Transformer-based autonomous driving vehicle ramp merging decision algorithm in multi-vehicle interaction scenarios

To address traffic problems during vehicle ramp merging, this paper studies a decision-making algorithm for autonomous vehicles merging on ramps in a multi-vehicle interaction scenario. A decision-making algorithm is built based on a Transformer encoder to improve the feature processing capability of vehicle trajectories. An LSTM-Transformer bi-branch trajectory prediction model is constructed, and longitudinal and lateral motion features are processed separately through a feature-decoupling mechanism to achieve collaborative prediction of multimodal trajectories.
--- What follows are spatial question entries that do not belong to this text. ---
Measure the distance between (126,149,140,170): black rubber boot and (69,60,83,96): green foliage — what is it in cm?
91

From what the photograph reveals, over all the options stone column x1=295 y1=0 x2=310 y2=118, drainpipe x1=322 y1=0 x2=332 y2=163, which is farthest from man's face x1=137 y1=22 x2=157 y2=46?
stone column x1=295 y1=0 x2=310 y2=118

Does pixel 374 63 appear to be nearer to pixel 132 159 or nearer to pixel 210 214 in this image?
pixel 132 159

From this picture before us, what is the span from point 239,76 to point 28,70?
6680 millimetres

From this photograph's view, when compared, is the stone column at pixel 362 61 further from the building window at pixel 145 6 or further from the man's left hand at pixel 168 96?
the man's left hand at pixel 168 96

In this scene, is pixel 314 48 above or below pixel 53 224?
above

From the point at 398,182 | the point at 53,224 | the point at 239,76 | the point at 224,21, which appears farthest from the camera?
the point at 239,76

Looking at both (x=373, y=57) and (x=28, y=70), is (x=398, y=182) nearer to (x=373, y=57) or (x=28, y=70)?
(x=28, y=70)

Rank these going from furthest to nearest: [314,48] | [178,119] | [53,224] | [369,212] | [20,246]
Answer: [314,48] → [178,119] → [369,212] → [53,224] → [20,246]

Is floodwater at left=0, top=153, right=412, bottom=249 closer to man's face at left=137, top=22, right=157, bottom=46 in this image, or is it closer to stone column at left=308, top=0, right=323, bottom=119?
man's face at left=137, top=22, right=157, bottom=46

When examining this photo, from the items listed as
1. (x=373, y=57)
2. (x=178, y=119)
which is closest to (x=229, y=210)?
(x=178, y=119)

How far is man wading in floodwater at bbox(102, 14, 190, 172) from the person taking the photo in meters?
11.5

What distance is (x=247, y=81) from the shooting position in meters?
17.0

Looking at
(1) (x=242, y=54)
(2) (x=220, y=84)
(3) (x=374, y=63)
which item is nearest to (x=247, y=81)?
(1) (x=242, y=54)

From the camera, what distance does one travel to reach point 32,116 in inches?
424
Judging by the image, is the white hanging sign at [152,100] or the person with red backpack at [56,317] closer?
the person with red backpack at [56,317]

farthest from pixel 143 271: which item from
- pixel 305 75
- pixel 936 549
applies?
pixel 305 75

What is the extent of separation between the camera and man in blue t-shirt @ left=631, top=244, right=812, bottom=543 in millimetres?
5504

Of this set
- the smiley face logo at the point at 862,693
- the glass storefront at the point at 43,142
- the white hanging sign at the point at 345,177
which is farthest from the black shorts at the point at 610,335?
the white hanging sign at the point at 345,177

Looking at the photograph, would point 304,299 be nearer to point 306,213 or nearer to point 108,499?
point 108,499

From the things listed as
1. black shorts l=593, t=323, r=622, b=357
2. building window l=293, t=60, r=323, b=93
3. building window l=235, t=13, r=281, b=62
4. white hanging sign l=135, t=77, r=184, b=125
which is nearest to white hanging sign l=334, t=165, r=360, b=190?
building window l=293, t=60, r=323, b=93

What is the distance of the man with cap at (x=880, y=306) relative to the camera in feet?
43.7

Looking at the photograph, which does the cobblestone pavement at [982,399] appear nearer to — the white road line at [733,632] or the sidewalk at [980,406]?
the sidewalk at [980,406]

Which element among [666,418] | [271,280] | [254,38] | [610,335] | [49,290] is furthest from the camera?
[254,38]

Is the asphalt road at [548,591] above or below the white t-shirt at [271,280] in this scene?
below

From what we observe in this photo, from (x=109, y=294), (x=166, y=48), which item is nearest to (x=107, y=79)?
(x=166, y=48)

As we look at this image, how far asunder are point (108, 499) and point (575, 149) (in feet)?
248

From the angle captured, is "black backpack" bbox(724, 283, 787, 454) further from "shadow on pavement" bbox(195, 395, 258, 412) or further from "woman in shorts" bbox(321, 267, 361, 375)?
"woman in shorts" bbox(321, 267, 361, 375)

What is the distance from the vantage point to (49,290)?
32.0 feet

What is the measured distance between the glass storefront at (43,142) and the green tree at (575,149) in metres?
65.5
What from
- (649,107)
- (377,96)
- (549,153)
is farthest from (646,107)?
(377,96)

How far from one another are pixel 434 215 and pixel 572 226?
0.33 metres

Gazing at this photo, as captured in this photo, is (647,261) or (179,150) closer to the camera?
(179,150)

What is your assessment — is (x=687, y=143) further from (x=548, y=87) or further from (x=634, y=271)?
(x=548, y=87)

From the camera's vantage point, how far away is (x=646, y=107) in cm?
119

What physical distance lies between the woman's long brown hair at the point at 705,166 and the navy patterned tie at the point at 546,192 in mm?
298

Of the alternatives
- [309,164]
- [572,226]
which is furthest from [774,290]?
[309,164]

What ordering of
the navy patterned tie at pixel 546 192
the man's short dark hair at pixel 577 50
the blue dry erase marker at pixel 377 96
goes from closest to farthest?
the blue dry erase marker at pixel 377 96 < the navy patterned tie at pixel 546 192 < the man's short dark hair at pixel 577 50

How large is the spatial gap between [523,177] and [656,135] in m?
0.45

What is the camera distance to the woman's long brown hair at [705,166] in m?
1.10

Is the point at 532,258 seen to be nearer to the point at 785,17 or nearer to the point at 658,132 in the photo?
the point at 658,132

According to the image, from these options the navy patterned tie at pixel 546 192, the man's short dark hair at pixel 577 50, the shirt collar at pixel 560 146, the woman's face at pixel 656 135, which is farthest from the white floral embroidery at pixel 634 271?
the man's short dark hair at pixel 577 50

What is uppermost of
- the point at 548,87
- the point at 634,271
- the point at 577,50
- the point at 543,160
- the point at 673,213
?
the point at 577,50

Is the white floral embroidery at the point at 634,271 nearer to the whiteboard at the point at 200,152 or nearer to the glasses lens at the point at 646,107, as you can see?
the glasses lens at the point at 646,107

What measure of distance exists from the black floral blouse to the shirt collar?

Based on this, a planning algorithm integrating safety constraints and multi-objective cost functions is designed, and a decision-making model considering lane-change conflict risks is established. Experimental results show that compared with other comparative algorithms, this model is safer and more efficient in decision making. In comparison with all other models, the model in this study achieved the highest True Positive Rate of 95.201%, True Negative Rate of 93.192%, and Accuracy of 96.310%. Considering the vehicle ramp merging decision-making performance under different traffic densities, the model effectively facilitated vehicle merging under all three traffic densities, with merging success rates of 100%, 98%, and 96%, respectively, demonstrating its effectiveness in ramp merging.